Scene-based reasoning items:
_ _ _

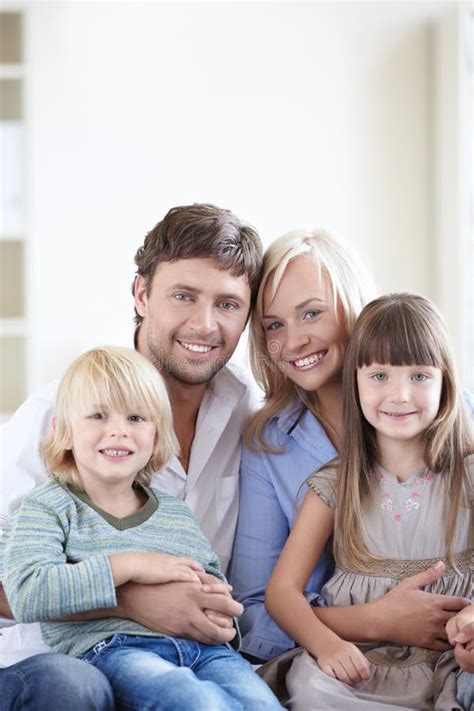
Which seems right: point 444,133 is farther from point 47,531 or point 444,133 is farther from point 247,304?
point 47,531

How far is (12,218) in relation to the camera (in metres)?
4.16

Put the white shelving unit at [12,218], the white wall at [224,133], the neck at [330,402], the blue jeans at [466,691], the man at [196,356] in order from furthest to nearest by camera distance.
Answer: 1. the white wall at [224,133]
2. the white shelving unit at [12,218]
3. the neck at [330,402]
4. the man at [196,356]
5. the blue jeans at [466,691]

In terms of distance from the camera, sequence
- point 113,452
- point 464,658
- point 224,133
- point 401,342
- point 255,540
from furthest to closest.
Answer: point 224,133 → point 255,540 → point 401,342 → point 113,452 → point 464,658

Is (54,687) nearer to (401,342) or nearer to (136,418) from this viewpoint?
(136,418)

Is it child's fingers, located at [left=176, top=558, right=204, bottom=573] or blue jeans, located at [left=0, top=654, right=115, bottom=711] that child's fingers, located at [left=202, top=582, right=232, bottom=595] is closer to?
child's fingers, located at [left=176, top=558, right=204, bottom=573]

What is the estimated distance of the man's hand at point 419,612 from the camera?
1.62 m

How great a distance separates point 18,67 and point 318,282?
8.62 ft

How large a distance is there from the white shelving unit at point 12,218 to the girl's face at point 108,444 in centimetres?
267

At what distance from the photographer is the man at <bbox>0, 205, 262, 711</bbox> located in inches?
73.6

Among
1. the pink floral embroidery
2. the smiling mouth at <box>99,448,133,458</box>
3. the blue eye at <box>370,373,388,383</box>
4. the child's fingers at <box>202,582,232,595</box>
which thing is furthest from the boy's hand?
the blue eye at <box>370,373,388,383</box>

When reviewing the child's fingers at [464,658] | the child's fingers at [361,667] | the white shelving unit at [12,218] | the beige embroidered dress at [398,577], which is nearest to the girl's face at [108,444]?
the beige embroidered dress at [398,577]

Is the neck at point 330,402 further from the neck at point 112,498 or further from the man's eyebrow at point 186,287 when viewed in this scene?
the neck at point 112,498

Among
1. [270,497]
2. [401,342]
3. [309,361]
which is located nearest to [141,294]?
[309,361]

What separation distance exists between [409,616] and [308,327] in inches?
23.2
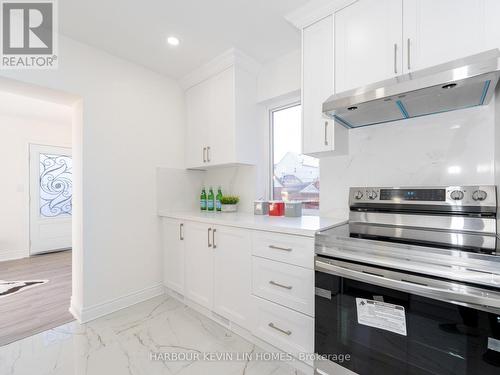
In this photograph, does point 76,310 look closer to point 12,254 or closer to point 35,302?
point 35,302

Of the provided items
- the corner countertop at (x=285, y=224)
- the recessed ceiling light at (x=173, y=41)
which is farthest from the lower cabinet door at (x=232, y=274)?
the recessed ceiling light at (x=173, y=41)

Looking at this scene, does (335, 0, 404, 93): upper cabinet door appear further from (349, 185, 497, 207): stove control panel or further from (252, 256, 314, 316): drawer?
(252, 256, 314, 316): drawer

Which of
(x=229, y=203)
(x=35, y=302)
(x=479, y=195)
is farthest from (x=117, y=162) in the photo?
(x=479, y=195)

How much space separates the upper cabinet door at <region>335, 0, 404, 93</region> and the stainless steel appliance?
74 cm

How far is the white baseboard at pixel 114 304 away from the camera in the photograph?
2.07m

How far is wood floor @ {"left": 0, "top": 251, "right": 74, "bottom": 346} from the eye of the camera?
196 centimetres

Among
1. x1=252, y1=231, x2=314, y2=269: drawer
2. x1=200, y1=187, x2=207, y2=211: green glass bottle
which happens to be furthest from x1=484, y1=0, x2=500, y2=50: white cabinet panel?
x1=200, y1=187, x2=207, y2=211: green glass bottle

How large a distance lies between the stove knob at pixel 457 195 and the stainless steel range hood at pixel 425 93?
489mm

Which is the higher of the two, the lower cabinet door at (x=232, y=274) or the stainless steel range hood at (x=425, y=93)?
the stainless steel range hood at (x=425, y=93)

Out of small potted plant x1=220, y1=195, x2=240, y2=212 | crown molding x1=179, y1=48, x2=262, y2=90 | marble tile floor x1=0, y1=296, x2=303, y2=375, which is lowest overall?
marble tile floor x1=0, y1=296, x2=303, y2=375

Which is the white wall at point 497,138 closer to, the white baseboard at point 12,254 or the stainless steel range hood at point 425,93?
the stainless steel range hood at point 425,93

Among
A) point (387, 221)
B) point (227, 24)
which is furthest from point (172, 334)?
point (227, 24)

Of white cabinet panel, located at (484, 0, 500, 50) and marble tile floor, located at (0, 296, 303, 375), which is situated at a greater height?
white cabinet panel, located at (484, 0, 500, 50)

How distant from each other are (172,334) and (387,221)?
1.75 metres
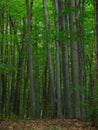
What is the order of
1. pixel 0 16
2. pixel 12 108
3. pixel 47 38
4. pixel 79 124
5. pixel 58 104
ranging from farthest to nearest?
pixel 12 108 → pixel 0 16 → pixel 58 104 → pixel 47 38 → pixel 79 124

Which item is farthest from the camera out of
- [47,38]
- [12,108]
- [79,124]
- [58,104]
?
[12,108]

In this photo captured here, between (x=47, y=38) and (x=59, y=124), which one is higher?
(x=47, y=38)

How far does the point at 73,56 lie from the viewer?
11.3 m

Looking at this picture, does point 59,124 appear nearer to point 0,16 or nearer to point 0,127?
point 0,127

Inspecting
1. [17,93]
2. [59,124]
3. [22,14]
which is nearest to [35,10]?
[22,14]

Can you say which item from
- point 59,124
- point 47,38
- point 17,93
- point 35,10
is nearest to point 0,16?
point 35,10

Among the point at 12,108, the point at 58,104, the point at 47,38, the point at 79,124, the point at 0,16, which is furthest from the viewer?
the point at 12,108

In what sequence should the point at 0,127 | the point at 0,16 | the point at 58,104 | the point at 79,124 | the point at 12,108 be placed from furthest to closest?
1. the point at 12,108
2. the point at 0,16
3. the point at 58,104
4. the point at 79,124
5. the point at 0,127

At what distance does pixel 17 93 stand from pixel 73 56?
7.22 metres

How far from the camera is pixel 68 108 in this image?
37.2 feet

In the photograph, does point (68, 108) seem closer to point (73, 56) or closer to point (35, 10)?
point (73, 56)

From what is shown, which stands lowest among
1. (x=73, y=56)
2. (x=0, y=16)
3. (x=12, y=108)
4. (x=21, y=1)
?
(x=12, y=108)

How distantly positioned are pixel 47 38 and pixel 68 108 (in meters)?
2.76

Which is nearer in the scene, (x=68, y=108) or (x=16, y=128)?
(x=16, y=128)
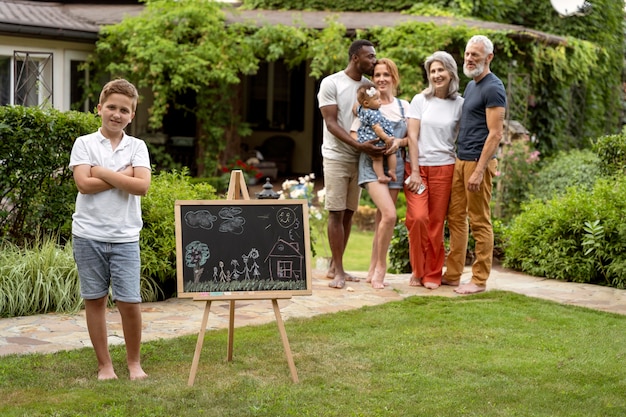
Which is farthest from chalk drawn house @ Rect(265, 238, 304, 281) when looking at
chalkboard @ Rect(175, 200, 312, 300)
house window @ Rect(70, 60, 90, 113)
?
house window @ Rect(70, 60, 90, 113)

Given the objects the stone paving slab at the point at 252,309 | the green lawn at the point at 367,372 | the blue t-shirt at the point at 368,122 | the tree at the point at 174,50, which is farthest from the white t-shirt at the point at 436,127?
the tree at the point at 174,50

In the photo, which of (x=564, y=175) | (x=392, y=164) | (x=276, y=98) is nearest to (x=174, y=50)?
A: (x=276, y=98)

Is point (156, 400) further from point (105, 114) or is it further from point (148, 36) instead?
point (148, 36)

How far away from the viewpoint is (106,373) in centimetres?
507

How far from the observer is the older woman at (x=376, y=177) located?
7.85 m

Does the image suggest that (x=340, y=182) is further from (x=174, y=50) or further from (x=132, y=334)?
(x=174, y=50)

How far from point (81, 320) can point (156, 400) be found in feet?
6.99

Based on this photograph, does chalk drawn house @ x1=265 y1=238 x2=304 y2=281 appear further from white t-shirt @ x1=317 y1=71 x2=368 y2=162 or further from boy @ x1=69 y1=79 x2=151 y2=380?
white t-shirt @ x1=317 y1=71 x2=368 y2=162

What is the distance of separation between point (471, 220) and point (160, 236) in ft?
8.73

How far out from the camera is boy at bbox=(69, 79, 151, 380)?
16.2 ft

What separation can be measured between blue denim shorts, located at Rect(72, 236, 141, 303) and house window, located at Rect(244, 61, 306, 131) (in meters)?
15.4

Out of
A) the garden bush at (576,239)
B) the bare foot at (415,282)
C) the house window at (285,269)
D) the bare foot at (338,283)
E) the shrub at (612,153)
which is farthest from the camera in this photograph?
the shrub at (612,153)

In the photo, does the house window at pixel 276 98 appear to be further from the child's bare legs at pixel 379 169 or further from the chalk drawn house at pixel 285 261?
the chalk drawn house at pixel 285 261

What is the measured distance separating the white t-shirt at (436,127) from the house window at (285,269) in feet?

_ _ _

:: What you need to do ::
Render everything from the line containing "What separation can" down to the end of the items above as a JSON list of strings, one string per line, leaving out blank lines.

:: Response below ::
[
  "What separation can be measured between blue denim shorts, located at Rect(72, 236, 141, 303) and house window, located at Rect(244, 61, 306, 131) (in meters)?",
  "15.4",
  "Out of",
  "A) the garden bush at (576,239)",
  "B) the bare foot at (415,282)",
  "C) the house window at (285,269)",
  "D) the bare foot at (338,283)",
  "E) the shrub at (612,153)",
  "which is farthest from the camera in this photograph?",
  "the shrub at (612,153)",
  "In the photo, does the house window at pixel 276 98 appear to be further from the child's bare legs at pixel 379 169 or further from the chalk drawn house at pixel 285 261?",
  "the chalk drawn house at pixel 285 261",
  "What is the measured distance separating the white t-shirt at (436,127) from the house window at (285,269) in feet?"
]